Because the equilibrium constants K_n and concentrations [X_j] must be positive but can range over many orders of magnitude, we represent these quantities by their logarithms, resulting in the equations

0 &= - \log K_n + \sum_{j=1}^K s_{nj} \log [X_j] \:\: , \:\: n = 1,\ldots,N \\
0 &= - \log q_m + \log \sum_{j, c_{mj} > 0} e^{\log c_{mj} + \log [X_j]} \:\: , \:\: m = 1,\ldots,M \\

The equilibrium concentrations [X_i] is found as the solution to this set of equations using y_j \equiv \log [X_j], solved by the numerical root-finding function scipy.optimize.root() using the vector-valued function f(y) and its Jacobian J(y):

f_n(x) &\equiv - \log K_n + \sum_{j=1}^K s_{nj} \log [X_j] \:\: , \:\: n = 1,\ldots,N \\
f_m(x) &\equiv - \log q_m + \log \sum_{j, c_{mj} > 0} e^{\log c_{mj} + \log [X_j]}  \:\: , \:\: m = (N+1),\ldots,(N+M)

where the \log \sum_{n=1}^N e^{a_n} operation can be computed in a numerically stable manner using the scipy.misc.logsumexp() function.
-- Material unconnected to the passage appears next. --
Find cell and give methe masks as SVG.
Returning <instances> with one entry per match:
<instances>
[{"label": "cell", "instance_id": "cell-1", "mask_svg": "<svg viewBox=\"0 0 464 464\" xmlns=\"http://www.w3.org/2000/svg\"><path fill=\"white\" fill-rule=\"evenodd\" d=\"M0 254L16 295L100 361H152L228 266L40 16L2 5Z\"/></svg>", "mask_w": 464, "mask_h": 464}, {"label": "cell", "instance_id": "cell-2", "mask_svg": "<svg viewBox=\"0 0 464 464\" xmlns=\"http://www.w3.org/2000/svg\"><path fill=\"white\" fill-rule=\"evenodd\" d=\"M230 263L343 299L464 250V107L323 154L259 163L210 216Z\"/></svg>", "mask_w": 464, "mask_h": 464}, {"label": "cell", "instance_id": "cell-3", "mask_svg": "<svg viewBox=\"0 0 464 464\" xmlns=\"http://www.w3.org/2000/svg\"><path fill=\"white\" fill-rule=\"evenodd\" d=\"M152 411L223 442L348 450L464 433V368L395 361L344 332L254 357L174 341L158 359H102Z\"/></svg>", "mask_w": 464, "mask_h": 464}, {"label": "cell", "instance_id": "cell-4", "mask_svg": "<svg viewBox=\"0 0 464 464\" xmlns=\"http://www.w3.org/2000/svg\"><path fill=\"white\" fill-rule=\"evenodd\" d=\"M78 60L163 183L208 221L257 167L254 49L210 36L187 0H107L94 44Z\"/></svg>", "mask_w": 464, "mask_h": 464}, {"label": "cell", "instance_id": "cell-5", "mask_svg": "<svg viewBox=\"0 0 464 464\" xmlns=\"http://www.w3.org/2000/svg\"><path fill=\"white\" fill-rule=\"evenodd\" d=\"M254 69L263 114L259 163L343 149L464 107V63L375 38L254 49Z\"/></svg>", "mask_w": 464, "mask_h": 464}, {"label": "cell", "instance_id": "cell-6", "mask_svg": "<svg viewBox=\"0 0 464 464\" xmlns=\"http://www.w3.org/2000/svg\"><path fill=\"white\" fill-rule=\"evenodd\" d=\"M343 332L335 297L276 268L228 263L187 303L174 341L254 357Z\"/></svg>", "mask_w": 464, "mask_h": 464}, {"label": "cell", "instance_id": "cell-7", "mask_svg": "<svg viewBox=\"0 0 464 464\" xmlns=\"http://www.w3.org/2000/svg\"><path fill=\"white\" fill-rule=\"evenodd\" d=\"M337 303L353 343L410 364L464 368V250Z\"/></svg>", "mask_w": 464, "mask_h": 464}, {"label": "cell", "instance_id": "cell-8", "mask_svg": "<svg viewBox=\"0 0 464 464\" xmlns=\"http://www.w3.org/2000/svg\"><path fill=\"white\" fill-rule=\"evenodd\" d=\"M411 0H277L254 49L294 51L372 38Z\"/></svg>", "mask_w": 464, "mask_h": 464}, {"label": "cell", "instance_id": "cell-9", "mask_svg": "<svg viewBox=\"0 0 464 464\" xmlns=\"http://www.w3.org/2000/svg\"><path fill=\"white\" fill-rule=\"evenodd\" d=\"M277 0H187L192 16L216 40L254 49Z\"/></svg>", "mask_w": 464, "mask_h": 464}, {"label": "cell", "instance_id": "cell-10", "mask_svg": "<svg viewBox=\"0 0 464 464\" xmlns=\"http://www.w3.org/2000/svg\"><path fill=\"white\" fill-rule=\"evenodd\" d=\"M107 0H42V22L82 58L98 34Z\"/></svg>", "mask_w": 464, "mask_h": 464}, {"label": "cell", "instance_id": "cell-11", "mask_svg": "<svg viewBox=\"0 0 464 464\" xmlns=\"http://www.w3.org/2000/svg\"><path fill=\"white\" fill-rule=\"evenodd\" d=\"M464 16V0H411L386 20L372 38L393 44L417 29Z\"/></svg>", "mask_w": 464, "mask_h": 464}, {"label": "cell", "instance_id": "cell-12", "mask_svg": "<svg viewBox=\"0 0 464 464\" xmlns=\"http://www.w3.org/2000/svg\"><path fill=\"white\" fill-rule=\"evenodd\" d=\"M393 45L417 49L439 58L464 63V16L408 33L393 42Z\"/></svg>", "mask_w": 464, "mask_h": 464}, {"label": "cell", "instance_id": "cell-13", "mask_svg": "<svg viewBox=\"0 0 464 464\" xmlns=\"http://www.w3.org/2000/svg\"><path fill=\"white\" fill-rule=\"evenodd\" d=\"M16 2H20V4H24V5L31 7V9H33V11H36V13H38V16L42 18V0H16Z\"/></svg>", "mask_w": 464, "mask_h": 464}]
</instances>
The Jacobian J(y) is given by

J_{nj} &\equiv s_{nj}  \:\: , \:\: n = 1,\ldots,N \\
J_{mj} &\equiv \frac{c_{mj} e^{y_j}}{\sum\limits_{k=1}^K c_{mk} e^{y_k}} \:\: , \:\: m = (N+1),\ldots,(N+M)

where the scipy.misc.logsumexp() function is once again used to compute rows m = (N+1),\ldots,(N+M) in a numerically stable manner.